* start Data lines *

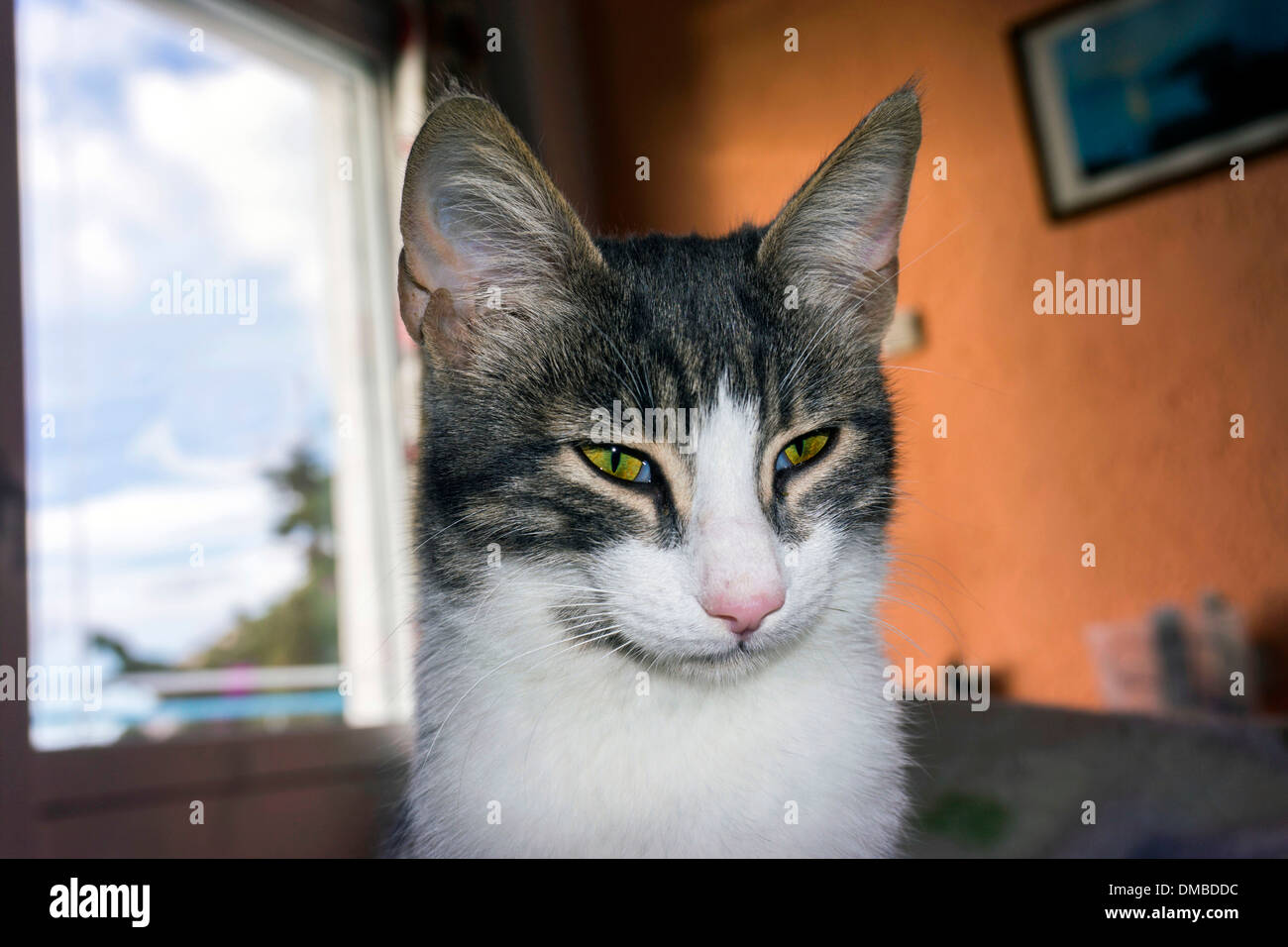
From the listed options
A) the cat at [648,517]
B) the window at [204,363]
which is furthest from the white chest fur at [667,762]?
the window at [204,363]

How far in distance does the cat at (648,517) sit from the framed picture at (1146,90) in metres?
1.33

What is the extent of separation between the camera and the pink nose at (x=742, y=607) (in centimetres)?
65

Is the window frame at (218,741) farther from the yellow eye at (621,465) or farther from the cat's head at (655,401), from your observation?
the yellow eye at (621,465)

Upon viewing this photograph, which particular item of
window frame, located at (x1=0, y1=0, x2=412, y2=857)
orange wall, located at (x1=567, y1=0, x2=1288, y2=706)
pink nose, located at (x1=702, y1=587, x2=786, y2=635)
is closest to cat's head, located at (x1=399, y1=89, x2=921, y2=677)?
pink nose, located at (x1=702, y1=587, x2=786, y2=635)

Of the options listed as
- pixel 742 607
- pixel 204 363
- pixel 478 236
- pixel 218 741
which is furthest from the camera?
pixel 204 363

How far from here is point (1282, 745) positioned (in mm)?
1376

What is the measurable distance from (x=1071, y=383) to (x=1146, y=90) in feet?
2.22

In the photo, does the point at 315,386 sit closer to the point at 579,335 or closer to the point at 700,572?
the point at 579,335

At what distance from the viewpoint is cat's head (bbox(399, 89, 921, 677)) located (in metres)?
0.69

* end Data lines *

Exercise requirements: Put each line of the records above into a JSON list of strings, one string per line, with blank lines skipped and the pictures left out.

Solution to this problem:
[
  "From the listed options",
  "A) the cat at [648,517]",
  "B) the window at [204,363]",
  "which is furthest from the white chest fur at [667,762]?",
  "the window at [204,363]",
  "How far in distance does the cat at (648,517) sit from the framed picture at (1146,90) in metres?",
  "1.33",
  "What is the extent of separation between the camera and the pink nose at (x=742, y=607) (in centimetres)?",
  "65",
  "Is the window frame at (218,741) farther from the yellow eye at (621,465) or farther from the cat's head at (655,401), from your observation?",
  "the yellow eye at (621,465)",
  "Upon viewing this photograph, which particular item of",
  "window frame, located at (x1=0, y1=0, x2=412, y2=857)",
  "orange wall, located at (x1=567, y1=0, x2=1288, y2=706)",
  "pink nose, located at (x1=702, y1=587, x2=786, y2=635)",
  "is closest to cat's head, located at (x1=399, y1=89, x2=921, y2=677)?",
  "pink nose, located at (x1=702, y1=587, x2=786, y2=635)",
  "Of the options listed as",
  "- pixel 742 607",
  "- pixel 204 363",
  "- pixel 478 236",
  "- pixel 218 741",
  "which is furthest from the camera?",
  "pixel 204 363",
  "How far from here is point (1282, 745) positioned (in mm)?",
  "1376",
  "What is the measurable distance from (x=1071, y=383) to (x=1146, y=90) in feet?",
  "2.22",
  "In the photo, does the point at 315,386 sit closer to the point at 579,335 or closer to the point at 700,572?",
  "the point at 579,335",
  "At what distance from the viewpoint is cat's head (bbox(399, 89, 921, 677)) located (in metres)?",
  "0.69"
]